What does it tell us about the harmfulness of dioxin or the findings of this latest Ranch Hand evaluation when alleged effects appear and disappear like the smile of the Cheshire Cat? "If you’re dealing with a real human carcinogen," says Robert Golden, president of the Maryland-based consulting firm ToxLogic, "one would expect some consistency from country to country, study to study, and from plant to plant."
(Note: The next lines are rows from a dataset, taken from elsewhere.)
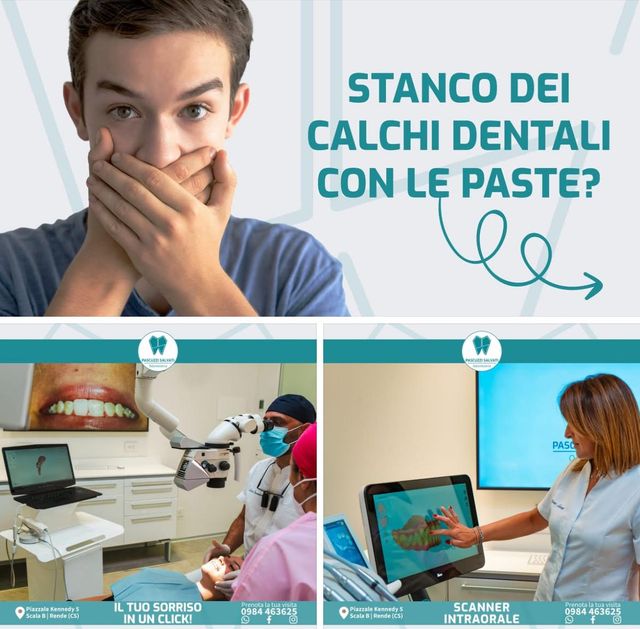 Ingrandire l'immagine: Pascuzzi Salvati Odontoiatria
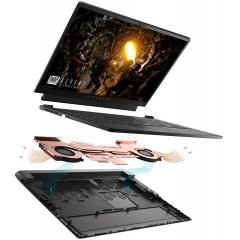 Dell 戴尔 Alienware m15 R6 39.6厘米(15.6英寸全高清)笔记本电脑(英特尔酷睿 i7-11800H 16GB 内存,512GB 固态硬盘,NVIDIA GeForce RTX 3060,Win11 家庭笔记本电脑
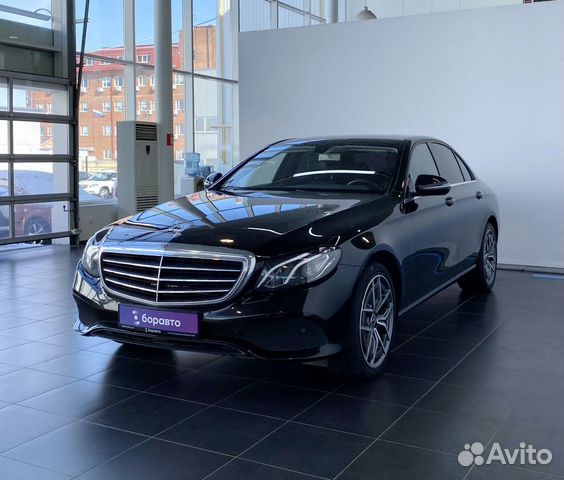Mercedes-Benz E-класс 2.0 AT, 2019, 90 841 км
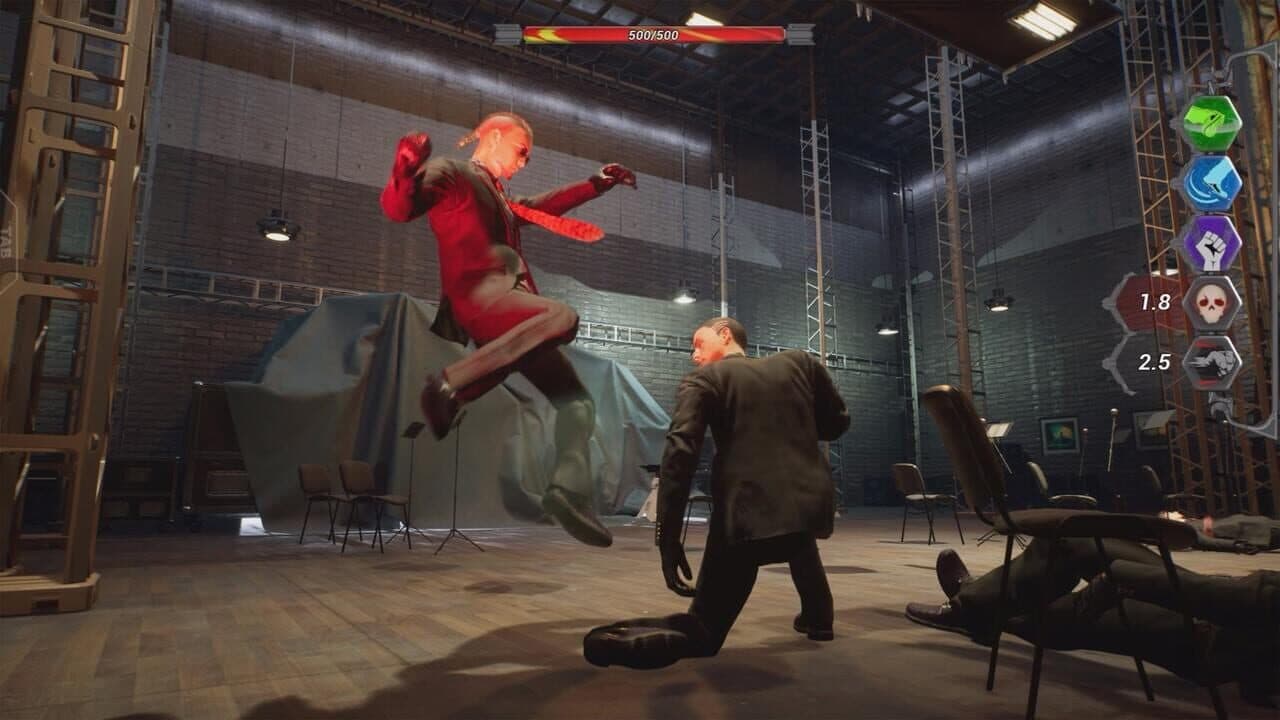 Yakuza Shadows of New York thumbnail 5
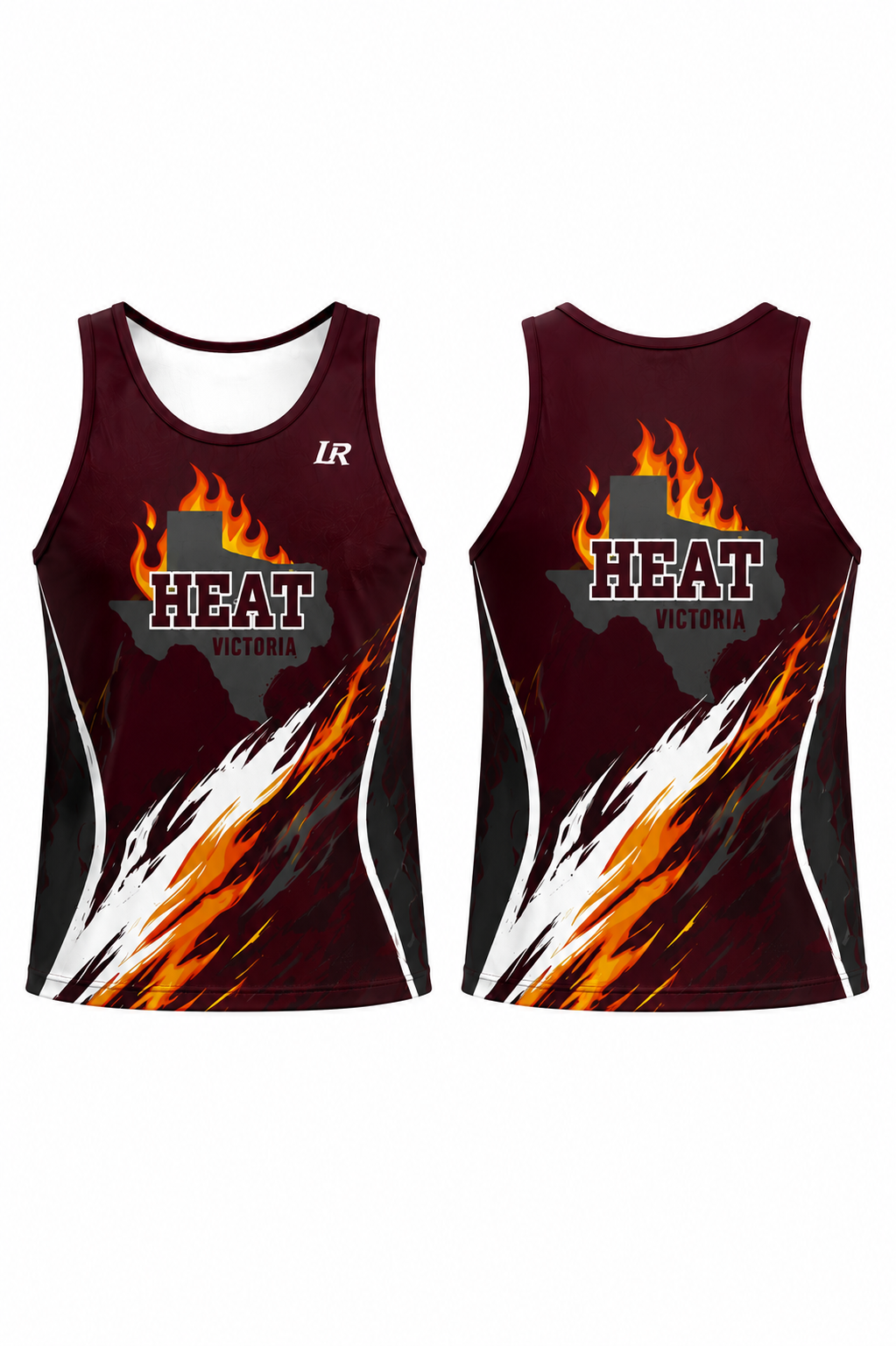 VH Uni #1 Top (Tank)
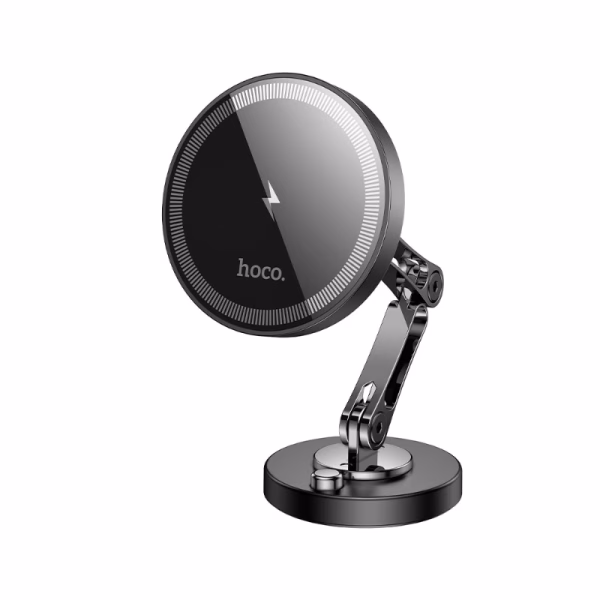 HOCO HW26 - Support de voiture magnétique sans fil à chargement rapide Jacques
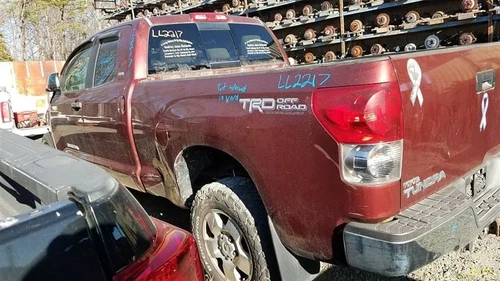 Engine 4.7L VIN T 5th Digit 2UZFE Engine 8 Cylinder Fits 07-09 TUNDRA 2666626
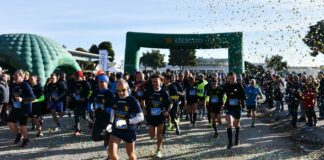 “Toro Ten”, in 1000 di corsa per solidarietà a Barletta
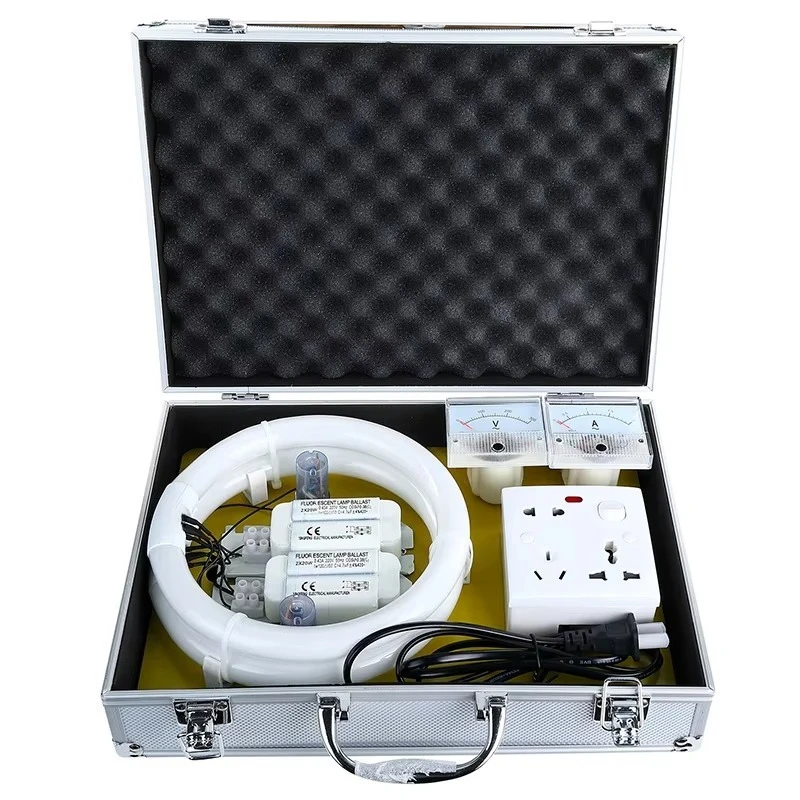 Energy Saver Test Box Power Saving Demo Board Kit Electricity Saving Equipment for Power Consumption Test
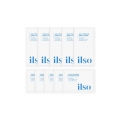 ilso Daily Moisture Bubble Toner 3ml*5pcs + Pudding Cream 2ml*5pcs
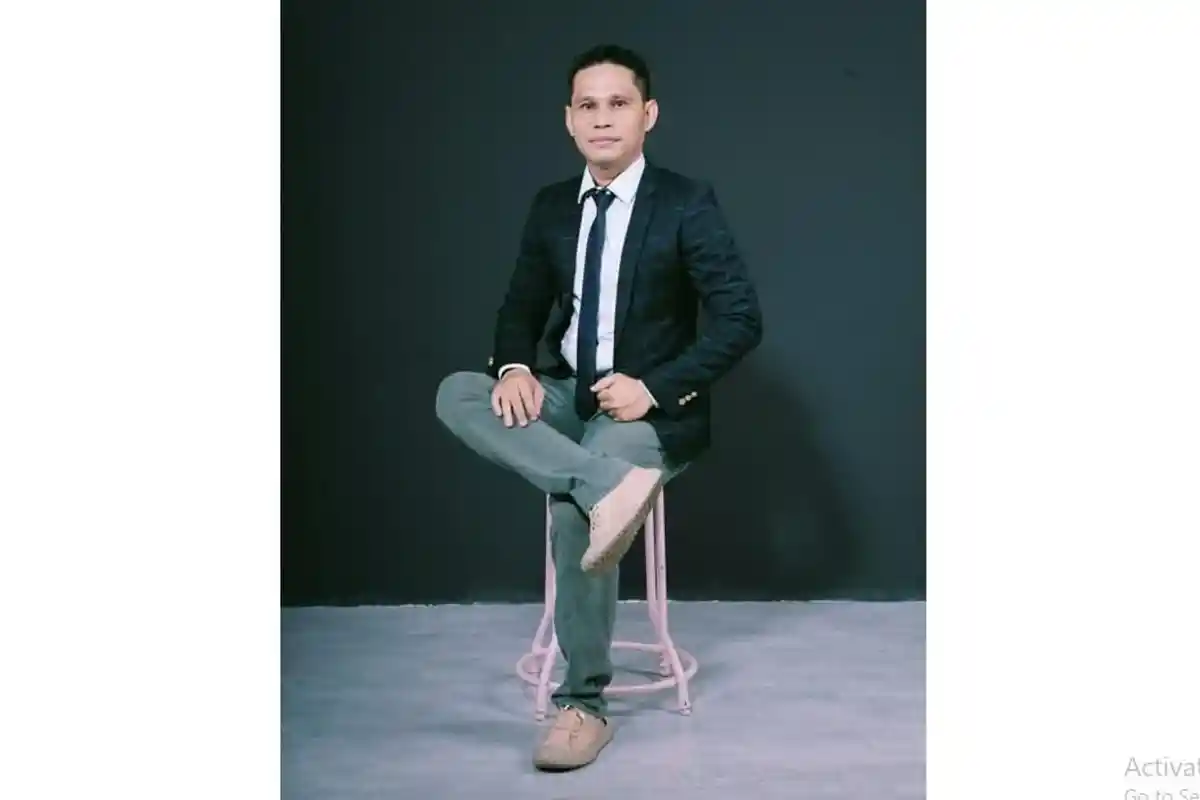 Mengenal Sosok Abdullah Adam, Seorang Pengacara di Ternate, yang Banting Stir ke Politik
But most startling is that not a single one of these numerous massively exposed groups has ever found an excess for either prostate cancer or melanoma. Indeed, no published study of humans links dioxin to either of them.

The best explanation for these new findings is that when dealing with relatively small numbers, a single extra cancer in the exposed group or a single cancer fewer in the comparison group can completely alter your results.

But just as the media ignored all this, so will Congress and the Department of Veterans Affairs. Yet the Ranch Hand study is a damning indictment of the VA’s presumptive benefits plan, under which all Vietnam vets, even those who couldn’t possibly have had Agent Orange exposure, receive benefits if their disease is on the Agent Orange list. Ten cancers are currently presumptively covered; do you think the list will now drop to two? Do you believe in elves other than the Keebler-cookie ones? Agent Orange has always been a political issue, not a scientific one. That will never change. Politics demands the presumptive benefits continue.

Perhaps some think it an indirect way to compensate Vietnam vets for their having once been spat on. In that case, why not just give a bonus to all of them rather than to pay select ones and to keep all in terror of the myth of Agent Orange?